Peace is on the vanguard of contemporary painters thinking through the ways that our society fosters a desperation for unity with others but at the same time, a real desire for individual separation. Her figures confront this tension, simultaneously attracting and repelling one another. The technical skill of her compositions underlies this push-and-pull. Parts of the composition remains blurry, but key details come into crystal focus. Faces and hands often emerge into this spotlight. The overall effect is one of viewing these subjects under the prying gaze of a magnifying glass. The ripples of this magnifying glass sometimes interrupt the scene, resulting in bodies stuttering across the canvas in multiple iterations that contribute to a sense that time itself is becoming warped.
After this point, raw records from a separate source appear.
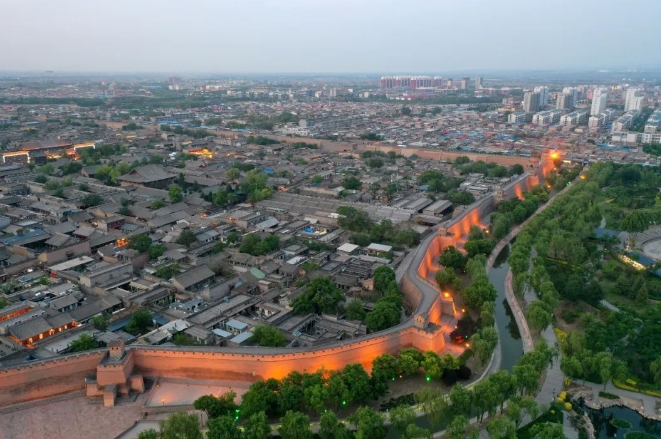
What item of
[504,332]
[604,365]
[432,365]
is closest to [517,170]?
[504,332]

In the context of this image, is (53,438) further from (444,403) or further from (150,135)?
(150,135)

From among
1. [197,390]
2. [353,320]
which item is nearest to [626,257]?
[353,320]

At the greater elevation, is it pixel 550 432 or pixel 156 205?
pixel 156 205

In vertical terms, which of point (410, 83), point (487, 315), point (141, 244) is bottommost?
point (487, 315)

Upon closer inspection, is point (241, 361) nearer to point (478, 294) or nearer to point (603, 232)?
point (478, 294)

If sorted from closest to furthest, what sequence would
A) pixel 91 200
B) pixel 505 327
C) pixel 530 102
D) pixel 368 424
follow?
pixel 368 424, pixel 505 327, pixel 91 200, pixel 530 102
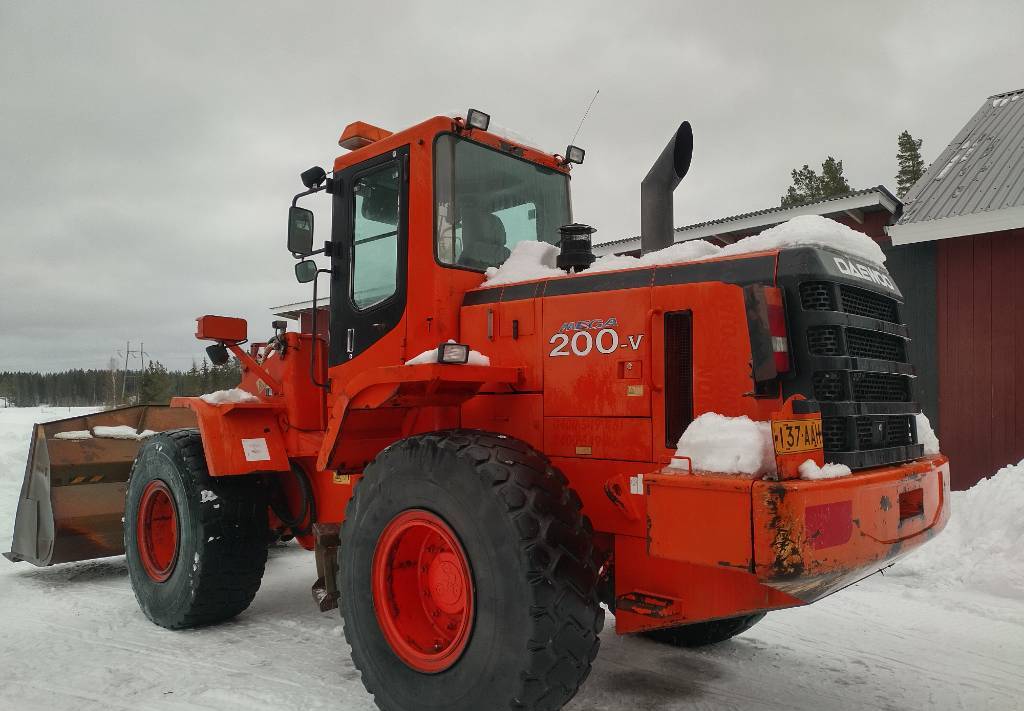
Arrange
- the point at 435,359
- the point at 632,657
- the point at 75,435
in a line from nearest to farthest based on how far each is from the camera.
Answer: the point at 435,359
the point at 632,657
the point at 75,435

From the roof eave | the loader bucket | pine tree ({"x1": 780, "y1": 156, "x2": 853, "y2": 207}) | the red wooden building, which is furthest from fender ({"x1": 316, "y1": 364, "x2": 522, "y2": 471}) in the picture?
pine tree ({"x1": 780, "y1": 156, "x2": 853, "y2": 207})

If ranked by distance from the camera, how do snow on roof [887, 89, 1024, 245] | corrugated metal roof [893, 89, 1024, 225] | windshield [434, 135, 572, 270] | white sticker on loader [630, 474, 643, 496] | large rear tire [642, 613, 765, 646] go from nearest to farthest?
white sticker on loader [630, 474, 643, 496], windshield [434, 135, 572, 270], large rear tire [642, 613, 765, 646], snow on roof [887, 89, 1024, 245], corrugated metal roof [893, 89, 1024, 225]

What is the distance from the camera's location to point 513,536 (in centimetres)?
311

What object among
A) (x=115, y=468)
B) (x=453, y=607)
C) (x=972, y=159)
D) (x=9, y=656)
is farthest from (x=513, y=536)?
(x=972, y=159)

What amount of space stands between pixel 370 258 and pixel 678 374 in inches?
84.5

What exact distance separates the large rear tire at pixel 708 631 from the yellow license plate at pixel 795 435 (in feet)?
6.67

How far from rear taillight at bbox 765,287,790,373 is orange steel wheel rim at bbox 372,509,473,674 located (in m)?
1.58

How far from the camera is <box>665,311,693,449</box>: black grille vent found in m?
3.37

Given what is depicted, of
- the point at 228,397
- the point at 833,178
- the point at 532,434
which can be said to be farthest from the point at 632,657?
the point at 833,178

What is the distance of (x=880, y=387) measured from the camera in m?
3.60

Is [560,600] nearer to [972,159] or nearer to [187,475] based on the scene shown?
[187,475]

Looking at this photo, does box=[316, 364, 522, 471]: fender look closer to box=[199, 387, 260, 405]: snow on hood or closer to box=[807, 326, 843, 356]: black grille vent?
box=[199, 387, 260, 405]: snow on hood

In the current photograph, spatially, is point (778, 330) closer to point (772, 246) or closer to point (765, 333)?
point (765, 333)

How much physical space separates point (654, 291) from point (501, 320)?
0.93m
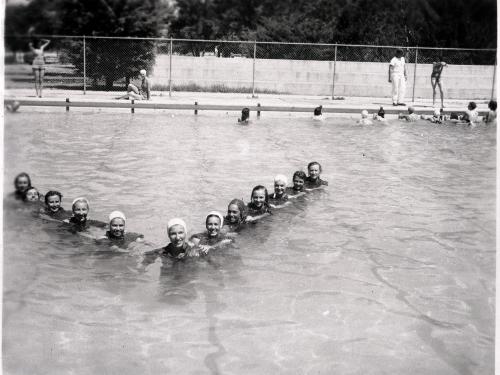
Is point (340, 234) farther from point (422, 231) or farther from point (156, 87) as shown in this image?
point (156, 87)

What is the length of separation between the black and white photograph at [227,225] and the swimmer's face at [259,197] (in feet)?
0.15

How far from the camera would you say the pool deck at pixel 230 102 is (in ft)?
70.7

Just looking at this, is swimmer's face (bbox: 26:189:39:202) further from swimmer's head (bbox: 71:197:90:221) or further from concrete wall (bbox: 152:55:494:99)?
concrete wall (bbox: 152:55:494:99)

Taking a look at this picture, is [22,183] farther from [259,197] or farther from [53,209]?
[259,197]

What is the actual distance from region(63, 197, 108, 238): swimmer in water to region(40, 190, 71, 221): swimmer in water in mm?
281

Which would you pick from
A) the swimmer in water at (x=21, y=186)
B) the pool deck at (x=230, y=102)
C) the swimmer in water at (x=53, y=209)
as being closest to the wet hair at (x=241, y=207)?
the swimmer in water at (x=53, y=209)

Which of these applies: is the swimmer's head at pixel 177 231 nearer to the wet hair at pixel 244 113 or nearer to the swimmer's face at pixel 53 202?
the swimmer's face at pixel 53 202

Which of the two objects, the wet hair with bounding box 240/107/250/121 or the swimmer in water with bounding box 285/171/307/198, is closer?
the swimmer in water with bounding box 285/171/307/198

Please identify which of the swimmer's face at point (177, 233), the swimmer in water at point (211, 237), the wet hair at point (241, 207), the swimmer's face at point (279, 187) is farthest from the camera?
the swimmer's face at point (279, 187)

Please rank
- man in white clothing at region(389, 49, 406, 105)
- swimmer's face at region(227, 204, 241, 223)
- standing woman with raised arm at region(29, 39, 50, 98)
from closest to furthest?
swimmer's face at region(227, 204, 241, 223) → standing woman with raised arm at region(29, 39, 50, 98) → man in white clothing at region(389, 49, 406, 105)

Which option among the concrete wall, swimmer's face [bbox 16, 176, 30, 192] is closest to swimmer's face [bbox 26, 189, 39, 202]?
swimmer's face [bbox 16, 176, 30, 192]

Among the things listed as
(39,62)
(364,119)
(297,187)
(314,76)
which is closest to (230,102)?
(364,119)

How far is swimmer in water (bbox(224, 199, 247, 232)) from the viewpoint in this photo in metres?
9.21

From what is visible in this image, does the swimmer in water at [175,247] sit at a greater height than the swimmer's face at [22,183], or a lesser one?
lesser
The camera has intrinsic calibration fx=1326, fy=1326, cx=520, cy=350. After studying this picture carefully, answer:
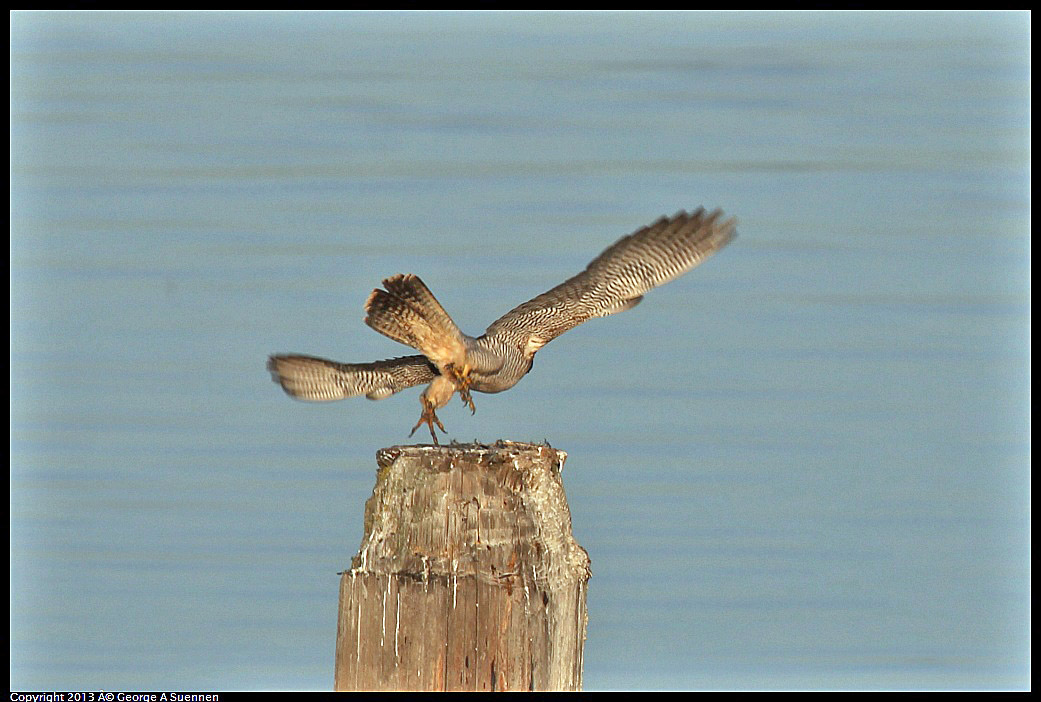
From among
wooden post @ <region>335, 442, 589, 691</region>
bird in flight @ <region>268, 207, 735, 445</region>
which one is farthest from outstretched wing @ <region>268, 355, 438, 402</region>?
wooden post @ <region>335, 442, 589, 691</region>

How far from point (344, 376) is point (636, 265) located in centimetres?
216

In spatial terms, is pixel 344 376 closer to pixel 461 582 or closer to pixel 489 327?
pixel 489 327

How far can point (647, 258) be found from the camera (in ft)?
27.5

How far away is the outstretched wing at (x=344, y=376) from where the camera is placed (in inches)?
279

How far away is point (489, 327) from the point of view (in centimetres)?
767

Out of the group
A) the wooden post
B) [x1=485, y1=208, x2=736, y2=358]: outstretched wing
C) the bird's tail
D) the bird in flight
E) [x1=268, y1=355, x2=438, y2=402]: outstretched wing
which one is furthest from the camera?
[x1=485, y1=208, x2=736, y2=358]: outstretched wing

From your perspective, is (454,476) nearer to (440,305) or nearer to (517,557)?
(517,557)

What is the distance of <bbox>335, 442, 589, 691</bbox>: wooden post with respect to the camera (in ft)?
15.8

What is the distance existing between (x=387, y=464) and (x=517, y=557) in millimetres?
659

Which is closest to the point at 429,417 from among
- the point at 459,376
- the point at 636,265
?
the point at 459,376

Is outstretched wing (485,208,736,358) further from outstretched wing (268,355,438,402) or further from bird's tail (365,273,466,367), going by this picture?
bird's tail (365,273,466,367)

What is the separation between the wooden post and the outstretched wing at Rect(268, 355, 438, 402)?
2.10 m

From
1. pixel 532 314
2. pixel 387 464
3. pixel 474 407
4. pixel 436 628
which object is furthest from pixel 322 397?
pixel 436 628

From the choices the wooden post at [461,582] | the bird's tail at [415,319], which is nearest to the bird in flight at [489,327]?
the bird's tail at [415,319]
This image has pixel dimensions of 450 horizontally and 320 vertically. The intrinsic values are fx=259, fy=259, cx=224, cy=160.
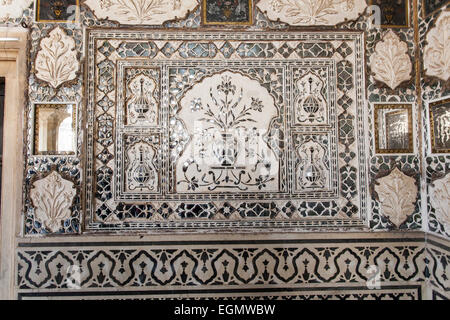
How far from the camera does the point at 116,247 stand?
1203 mm

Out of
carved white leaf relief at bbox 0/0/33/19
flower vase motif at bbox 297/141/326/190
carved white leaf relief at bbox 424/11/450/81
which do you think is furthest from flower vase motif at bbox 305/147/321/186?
carved white leaf relief at bbox 0/0/33/19

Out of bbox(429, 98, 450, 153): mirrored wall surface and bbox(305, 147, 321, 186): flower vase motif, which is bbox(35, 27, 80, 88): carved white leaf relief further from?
bbox(429, 98, 450, 153): mirrored wall surface

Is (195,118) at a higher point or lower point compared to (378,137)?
higher

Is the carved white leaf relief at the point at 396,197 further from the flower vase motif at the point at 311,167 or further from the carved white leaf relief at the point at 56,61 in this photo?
the carved white leaf relief at the point at 56,61

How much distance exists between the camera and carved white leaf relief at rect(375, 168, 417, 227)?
4.10ft

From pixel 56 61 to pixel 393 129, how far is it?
1.67m

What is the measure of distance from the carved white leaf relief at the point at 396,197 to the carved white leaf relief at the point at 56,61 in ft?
5.20

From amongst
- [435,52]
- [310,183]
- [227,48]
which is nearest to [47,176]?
[227,48]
Rigorous composition and dreamlike realism distinguish Peace’s paintings as a transhistorical contemplation of human connection. In this pursuit, her œuvre draws from historical precedents such as Käthe Kollwitz’s sensitive representations of women caught in moments of introspection. In many of Peace’s intimate paintings, a gaze is directed out of the canvas and toward the viewer in an age-old invitation to participate in the relationality between the figures represented. Through their gazes, her subjects ask the viewer to contemplate their own participation. This approach explores queerness and womanhood in a subtle and nuanced style. Each grouping explores complex emotional undercurrents, often inspired by queer poetry such as the work of Italian writer Patrizia Cavalli. Multiple psychological realities exist at once in these expansive representations. Color plays a large part in activating the psychological aspect of the figures. Pops of orange or crimson call attention to instances where bodies split and double. Darkness creeps in too, throwing a subject’s face into relief or casting an uncanny feeling. The color palette often softens into sensual richness: brushstrokes swirl around the figures in a visual aura of respite and enjoyment, carefully placing them in their own insulated world. In these gently fracturing compositions, Peace offers us a moment removed from the flow of time: a privileged glimpse into the psyches of her inscrutable figures who offer vulnerability and resilience at once.